> Directions for this task: Your answer needs to include each line of the records in which the string "logistics" can be found.

> Source data:
########################################

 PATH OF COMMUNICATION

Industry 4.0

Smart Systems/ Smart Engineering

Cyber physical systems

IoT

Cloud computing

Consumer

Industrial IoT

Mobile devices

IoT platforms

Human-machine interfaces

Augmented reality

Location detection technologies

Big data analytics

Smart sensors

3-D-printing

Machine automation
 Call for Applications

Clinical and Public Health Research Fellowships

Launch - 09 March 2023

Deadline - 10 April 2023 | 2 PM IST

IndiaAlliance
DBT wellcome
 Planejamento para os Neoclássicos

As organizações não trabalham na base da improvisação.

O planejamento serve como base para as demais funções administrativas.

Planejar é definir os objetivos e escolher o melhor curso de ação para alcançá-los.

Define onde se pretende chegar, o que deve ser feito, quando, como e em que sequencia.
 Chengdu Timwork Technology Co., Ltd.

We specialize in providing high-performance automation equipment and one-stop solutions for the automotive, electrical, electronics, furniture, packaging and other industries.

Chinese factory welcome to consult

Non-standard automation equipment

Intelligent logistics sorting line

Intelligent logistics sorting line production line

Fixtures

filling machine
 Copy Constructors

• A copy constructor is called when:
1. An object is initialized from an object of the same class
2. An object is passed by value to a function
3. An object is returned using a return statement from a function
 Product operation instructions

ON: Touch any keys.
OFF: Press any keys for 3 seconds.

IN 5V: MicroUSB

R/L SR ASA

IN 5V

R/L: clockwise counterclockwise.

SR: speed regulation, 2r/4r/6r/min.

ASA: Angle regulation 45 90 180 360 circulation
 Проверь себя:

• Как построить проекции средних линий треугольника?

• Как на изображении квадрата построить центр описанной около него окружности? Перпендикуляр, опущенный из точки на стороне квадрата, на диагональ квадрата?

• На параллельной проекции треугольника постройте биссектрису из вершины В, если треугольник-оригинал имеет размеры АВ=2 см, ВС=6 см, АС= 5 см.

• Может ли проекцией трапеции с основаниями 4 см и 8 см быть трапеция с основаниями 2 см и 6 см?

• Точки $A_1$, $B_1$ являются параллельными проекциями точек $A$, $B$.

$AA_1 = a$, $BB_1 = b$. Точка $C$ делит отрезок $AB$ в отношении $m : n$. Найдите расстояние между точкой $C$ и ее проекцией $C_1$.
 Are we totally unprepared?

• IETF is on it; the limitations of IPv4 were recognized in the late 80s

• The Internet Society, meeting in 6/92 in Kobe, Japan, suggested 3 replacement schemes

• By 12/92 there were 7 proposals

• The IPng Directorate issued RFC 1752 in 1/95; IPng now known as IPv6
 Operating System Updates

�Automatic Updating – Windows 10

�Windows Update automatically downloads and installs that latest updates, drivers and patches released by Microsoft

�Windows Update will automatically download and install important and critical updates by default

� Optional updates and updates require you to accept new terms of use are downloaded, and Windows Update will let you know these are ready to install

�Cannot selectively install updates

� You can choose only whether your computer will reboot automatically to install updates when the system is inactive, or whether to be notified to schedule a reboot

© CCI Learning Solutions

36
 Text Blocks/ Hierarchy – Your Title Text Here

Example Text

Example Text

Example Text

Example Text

########################################

> Answer area:
Intelligent logistics sorting line
Intelligent logistics sorting line production line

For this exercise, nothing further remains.